Маленькие победы. Как ощущать счастье каждый день - Энн Ламотт 8 стр.


И вот потом откуда ни возьмись рождается, является миру, заново открывается гигантская рана. Твой выросший ребенок ненавидит и обвиняет тебя, лжесвидетельствует против тебя, или бывший любовник твоей сестры обвиняет кого-то из родственников в омерзительном преступлении, чтобы насладиться местью. Или кто-то крадет твои пенсионные сбережения. Или твой бывший женится на прелестной девушке-подростке.

Я известна как человек, который время от времени точит на кого-нибудь зуб, обычно – на людей негодных. Однако не так давно я была безумно зла на папу – человека, которого любила больше всех.

Проблема в том, что к тому времени он уже тридцать четыре года был мертв. Умер трагически, слишком молодым. Так что можно было бы дать ему кое-какие поблажки.

Не тут-то было.

Я была – серьезно! – идеальной дочерью. Получала ради него отличные оценки, сплачивала семью, чесала ему пятки и читала, далеко опережая свой возраст. Позднее научилась ослеплять его друзей очарованием. Ему это нравилось. Я смотрела сквозь пальцы на слабости его характера и ту разруху, в которую они ввергли семью. Смешивала ему выпивку – и пила вместе с ним. Я стала той, кто есть: писательницей, интеллектуалкой, собеседницей – все для того, чтобы угодить ему.

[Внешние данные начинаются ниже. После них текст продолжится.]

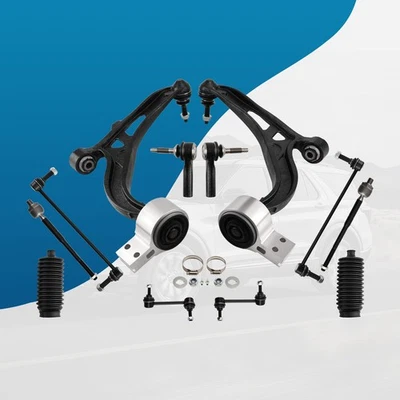 12x Front Control Arms Ball Joint Tie Rod Sway Bar Set For 2011-17 Ford Explorer - Image 1 of 4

Мне было двадцать три, когда он заболел раком мозга – ему тогда только перевалило за пятьдесят, после чего посвятила себя уходу за ним. Я была рядом с ним каждый день, потому что его подруга Ди и мой старший брат работали, а младший учился в школе. Я два года возила его по врачам, на химию, радиологию. Я не давала умереть надежде на то, что его разум по-прежнему работает, а потом стала его сиделкой в хосписе и матерью, когда разум отказал.

Я так и не оправилась до конца от его смерти – и тосковала невыразимо. Многое из его жизни и увлечений – литература, пешие походы, птицы, писательство – стало моим. Если не считать тех самых слабостей характера – вино, женщины, обращение с моей мамой, – он был прекрасным отцом: красивым и остроумным, как Кеннеди.

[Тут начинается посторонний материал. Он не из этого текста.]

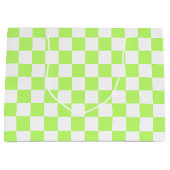 Classic visual lime checkerboard  groot cadeauzakje (Voorkant)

Однако несколько лет назад мне в руки попал дневник, который он вел с того времени, когда обнаружился рак мозга. Собственно, Ди прислала его мне с Восточного побережья, где уже тридцать лет жила с мужем, приложив записку, в которой говорилось, что, как ей кажется, мне хотелось бы иметь этот дневник у себя. Мы с ней не разговаривали с момента смерти папы. Ему поставили диагноз всего через месяц после того, как они полюбили друг друга, и хотя мы знали, что ей достался счастливый билет, между нею и мной с братьями существовала дистанция – и пока папа был жив, и когда он умер.

Я нырнула в этот дневник – в озеро, в котором мой отец снова был живым, – радуясь возможности услышать его голос, горя нетерпением прочесть добрые воспоминания… в основном, разумеется, о нем и обо мне.

Но вместо этого он писал, как утешают его общество и преданность Ди, довольно резко отзываясь обо мне: скажем, как неприятно ему было, когда я порой давала слишком много воли эмоциям. Например, я, не скрываясь, плакала, потому что человек, которого я любила больше всех на свете, умирал таким молодым. Он писал кое-что о том, как я переигрывала, стараясь быть мужественной и не терять надежду. Он писал: «Энни приехала в больницу, полная обычной фальшивой жизнерадостности и скверных шуток».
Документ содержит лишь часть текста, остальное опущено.